● Task brief
Copy out the whole listing below word for word, keeping every line.

>>>>>

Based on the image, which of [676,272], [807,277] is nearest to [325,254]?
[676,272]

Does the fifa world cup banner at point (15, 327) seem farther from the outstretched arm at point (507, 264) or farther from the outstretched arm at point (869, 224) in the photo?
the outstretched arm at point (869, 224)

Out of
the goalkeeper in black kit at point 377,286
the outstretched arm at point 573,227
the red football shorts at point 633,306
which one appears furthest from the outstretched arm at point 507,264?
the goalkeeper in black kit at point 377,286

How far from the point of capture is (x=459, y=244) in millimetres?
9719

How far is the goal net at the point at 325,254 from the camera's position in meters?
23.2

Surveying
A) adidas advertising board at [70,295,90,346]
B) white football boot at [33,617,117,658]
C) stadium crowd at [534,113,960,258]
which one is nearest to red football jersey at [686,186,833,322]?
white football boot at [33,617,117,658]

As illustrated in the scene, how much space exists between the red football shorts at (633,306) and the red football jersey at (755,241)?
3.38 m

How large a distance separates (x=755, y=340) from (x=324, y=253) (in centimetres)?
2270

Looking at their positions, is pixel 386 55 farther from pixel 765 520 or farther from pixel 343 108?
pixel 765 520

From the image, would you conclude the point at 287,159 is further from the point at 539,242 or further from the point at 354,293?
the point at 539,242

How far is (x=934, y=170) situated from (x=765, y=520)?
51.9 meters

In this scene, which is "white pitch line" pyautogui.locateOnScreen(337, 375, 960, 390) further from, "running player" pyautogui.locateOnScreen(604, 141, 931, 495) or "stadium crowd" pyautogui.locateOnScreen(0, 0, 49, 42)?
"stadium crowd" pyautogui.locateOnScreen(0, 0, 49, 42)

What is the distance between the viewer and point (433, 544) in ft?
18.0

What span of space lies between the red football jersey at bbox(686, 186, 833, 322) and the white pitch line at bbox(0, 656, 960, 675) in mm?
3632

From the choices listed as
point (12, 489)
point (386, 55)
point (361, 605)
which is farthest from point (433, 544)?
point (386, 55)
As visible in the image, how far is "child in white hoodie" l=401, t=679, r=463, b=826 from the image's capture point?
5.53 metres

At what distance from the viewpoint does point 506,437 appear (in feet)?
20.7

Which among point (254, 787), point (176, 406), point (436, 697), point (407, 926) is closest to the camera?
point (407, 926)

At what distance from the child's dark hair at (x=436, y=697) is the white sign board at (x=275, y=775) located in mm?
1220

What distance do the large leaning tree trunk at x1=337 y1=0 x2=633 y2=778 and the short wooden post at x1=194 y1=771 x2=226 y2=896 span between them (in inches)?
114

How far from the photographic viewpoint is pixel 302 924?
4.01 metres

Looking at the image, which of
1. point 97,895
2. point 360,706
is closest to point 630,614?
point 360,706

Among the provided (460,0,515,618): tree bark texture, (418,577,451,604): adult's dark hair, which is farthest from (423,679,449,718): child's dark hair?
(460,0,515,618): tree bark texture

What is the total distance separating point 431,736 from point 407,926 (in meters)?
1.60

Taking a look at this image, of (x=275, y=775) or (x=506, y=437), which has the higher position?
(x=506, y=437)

<<<<<

● Output
Based on the image, which of [676,272], [807,277] is nearest to [325,254]?
[676,272]

Does the fifa world cup banner at point (15, 327) seem farther from the outstretched arm at point (507, 264) or farther from the outstretched arm at point (869, 224) in the photo?
the outstretched arm at point (869, 224)

Out of
the goalkeeper in black kit at point 377,286
the outstretched arm at point 573,227
the red football shorts at point 633,306
which one appears furthest from the outstretched arm at point 507,264?
the goalkeeper in black kit at point 377,286

How far from the point of capture is (x=459, y=244) in millimetres?
9719

How far is the goal net at the point at 325,254 from the camera's position in meters?
23.2

Surveying
A) adidas advertising board at [70,295,90,346]
B) white football boot at [33,617,117,658]
C) stadium crowd at [534,113,960,258]
which one is nearest to red football jersey at [686,186,833,322]?
white football boot at [33,617,117,658]

As illustrated in the scene, how much space exists between the red football shorts at (633,306) and the red football jersey at (755,241)?
3.38 m

How large a distance separates (x=755, y=340) from (x=324, y=253) (in centimetres)?
2270

Looking at their positions, is pixel 386 55 farther from pixel 765 520 or farther from pixel 343 108?
pixel 765 520

From the image, would you conclude the point at 287,159 is further from the point at 539,242 or further from the point at 354,293?
the point at 539,242

How far is (x=934, y=170) situated from (x=765, y=520)?
51.9 meters

In this scene, which is "white pitch line" pyautogui.locateOnScreen(337, 375, 960, 390) further from, "running player" pyautogui.locateOnScreen(604, 141, 931, 495) or "stadium crowd" pyautogui.locateOnScreen(0, 0, 49, 42)?
"stadium crowd" pyautogui.locateOnScreen(0, 0, 49, 42)

What is the distance between the viewer and point (433, 544) in ft?
18.0

What span of space lies between the red football jersey at bbox(686, 186, 833, 322) and the white pitch line at bbox(0, 656, 960, 675) in mm?
3632

From the choices listed as
point (12, 489)
point (386, 55)
point (361, 605)
which is farthest from point (433, 544)?
point (386, 55)
As visible in the image, how far is "child in white hoodie" l=401, t=679, r=463, b=826 from the image's capture point?
5.53 metres

At what distance from the viewpoint does point 506,437 appear (in feet)?
20.7

Which among point (254, 787), point (176, 406), point (436, 697), point (407, 926) is closest to the camera?
point (407, 926)

At what distance from the child's dark hair at (x=436, y=697) is the white sign board at (x=275, y=775) located in mm?
1220

What distance do the large leaning tree trunk at x1=337 y1=0 x2=633 y2=778 and the short wooden post at x1=194 y1=771 x2=226 y2=896 span between them (in inches)?
114

How far from the photographic viewpoint is pixel 302 924?
4.01 metres

Looking at the image, which of
1. point 97,895
2. point 360,706
is closest to point 630,614?
point 360,706

Among the provided (460,0,515,618): tree bark texture, (418,577,451,604): adult's dark hair, which is farthest from (423,679,449,718): child's dark hair?
(460,0,515,618): tree bark texture

What is the total distance separating point 431,736 from point 407,926 (in meters)?
1.60

Taking a look at this image, of (x=275, y=775) or (x=506, y=437), which has the higher position?
(x=506, y=437)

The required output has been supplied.